Con Robin Williams non si deve fare eccezione. Si potrà ricordarlo nei panni di Peter Pan, del prof. Keating, di
Mrs. Doubtfire, di Patch Adams, sempre però tenendo presente che lui, Robin, era un’altra cosa, un’altra persona.
Questo ci aiuta anche ad affrontare il contraccolpo del suo suicidio: era un uomo come tanti, non il personaggio di
una commedia costruito sulla base di una precisa sceneggiatura. Non possiamo scambiare la realtà con la
finzione.
Detto questo, va però aggiunto che nel caso specifico l’uomo e il personaggio si avvicinano molto, almeno nel
desiderio. Robin Williams viene descritto da tutti come un filantropo, un umanitario, e dobbiamo dire che molti
dei suoi personaggi dimostrano una particolare attenzione ai problemi e ai dolori degli altri. I suoi film (per la
maggior parte) toccano temi importanti e non sono mai banali. Ne L’attimo fuggente si affrontano i desideri
degli adolescenti, il loro difficile rapporto col mondo degli adulti, il bisogno di avere una guida, un maestro (come
bene rilevava Beppe Severgnini sul Corriere); Goodmorning Vietnam si cala nella tragedia della guerra; Mrs.

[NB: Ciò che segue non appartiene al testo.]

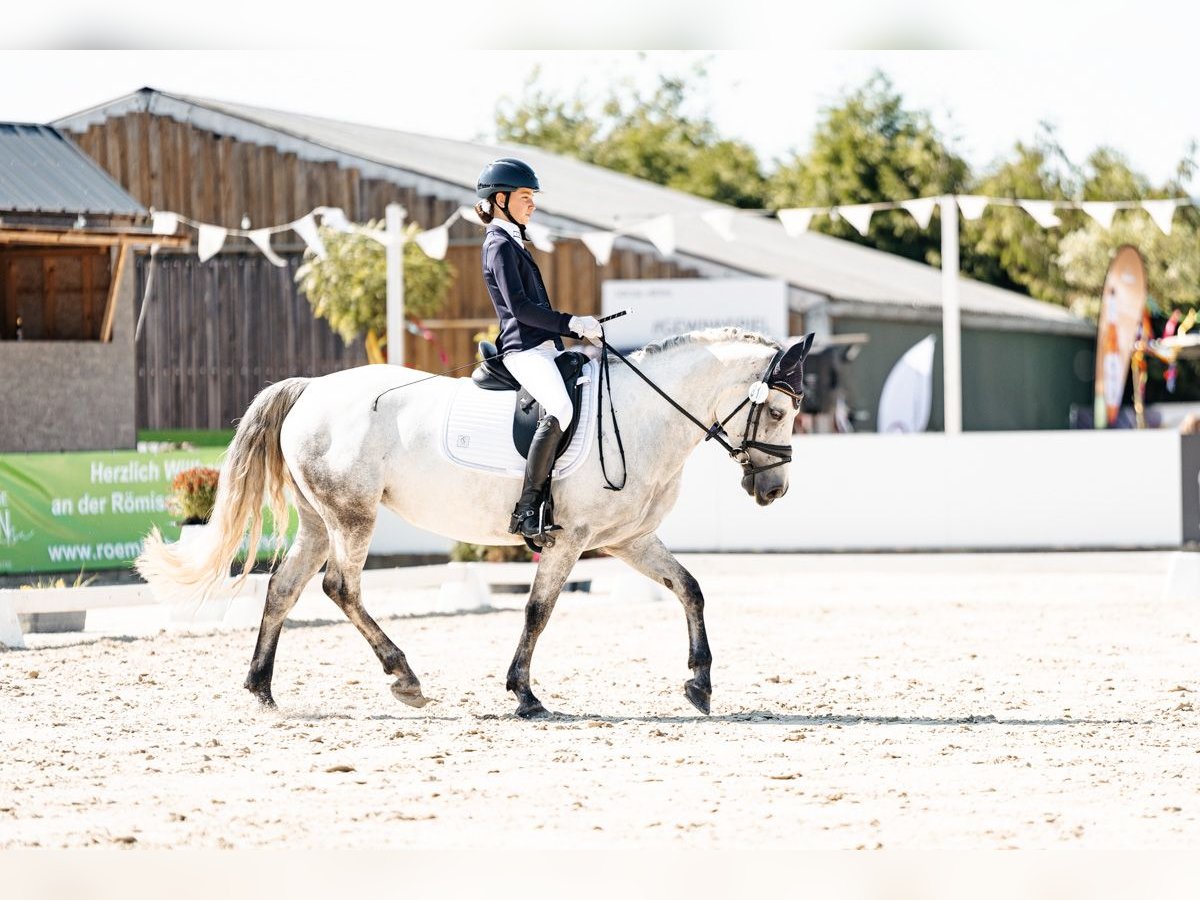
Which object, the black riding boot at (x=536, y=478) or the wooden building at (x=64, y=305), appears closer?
the black riding boot at (x=536, y=478)

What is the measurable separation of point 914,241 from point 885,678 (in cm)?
4363

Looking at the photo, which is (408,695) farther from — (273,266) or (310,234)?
(273,266)

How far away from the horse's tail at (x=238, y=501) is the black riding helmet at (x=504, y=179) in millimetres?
1463

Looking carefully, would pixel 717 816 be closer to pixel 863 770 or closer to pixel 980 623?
pixel 863 770

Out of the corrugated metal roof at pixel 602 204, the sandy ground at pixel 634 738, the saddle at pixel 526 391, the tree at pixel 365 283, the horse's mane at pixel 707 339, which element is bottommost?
the sandy ground at pixel 634 738

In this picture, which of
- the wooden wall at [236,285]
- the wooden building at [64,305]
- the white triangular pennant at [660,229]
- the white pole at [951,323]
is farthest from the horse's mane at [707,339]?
the wooden wall at [236,285]

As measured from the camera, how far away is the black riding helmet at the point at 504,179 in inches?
293

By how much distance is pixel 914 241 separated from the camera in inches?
2015

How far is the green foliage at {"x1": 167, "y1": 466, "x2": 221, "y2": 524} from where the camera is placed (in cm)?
1259

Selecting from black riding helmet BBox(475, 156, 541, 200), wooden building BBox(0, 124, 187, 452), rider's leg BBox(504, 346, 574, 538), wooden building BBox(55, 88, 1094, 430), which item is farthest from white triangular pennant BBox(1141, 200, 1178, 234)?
rider's leg BBox(504, 346, 574, 538)

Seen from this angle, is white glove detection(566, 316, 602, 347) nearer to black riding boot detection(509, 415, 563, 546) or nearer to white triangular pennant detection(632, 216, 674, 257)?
black riding boot detection(509, 415, 563, 546)

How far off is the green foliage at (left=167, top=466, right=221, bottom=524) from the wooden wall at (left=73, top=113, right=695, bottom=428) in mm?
14803

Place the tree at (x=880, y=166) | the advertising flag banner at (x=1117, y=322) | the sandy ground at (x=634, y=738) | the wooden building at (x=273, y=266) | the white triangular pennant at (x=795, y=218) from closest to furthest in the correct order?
the sandy ground at (x=634, y=738)
the white triangular pennant at (x=795, y=218)
the advertising flag banner at (x=1117, y=322)
the wooden building at (x=273, y=266)
the tree at (x=880, y=166)

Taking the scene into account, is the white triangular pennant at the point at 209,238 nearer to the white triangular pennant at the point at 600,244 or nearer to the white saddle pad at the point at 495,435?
the white triangular pennant at the point at 600,244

Doubtfire entra nel dramma delle coppie separate e dei loro figli; Patch Adams si prende carico dei dolori dei
bambini malati; lo stesso Hook è ricco di significati e di spunti che ne fanno qualcosa di più di una rivisitazione
di Peter Pan (non ultimo, ancora una volta, il rapporto genitori-figli). Un film come Al di là dei sogni si confronta
poi con le grandi domande dell’uomo di fronte al mistero della morte.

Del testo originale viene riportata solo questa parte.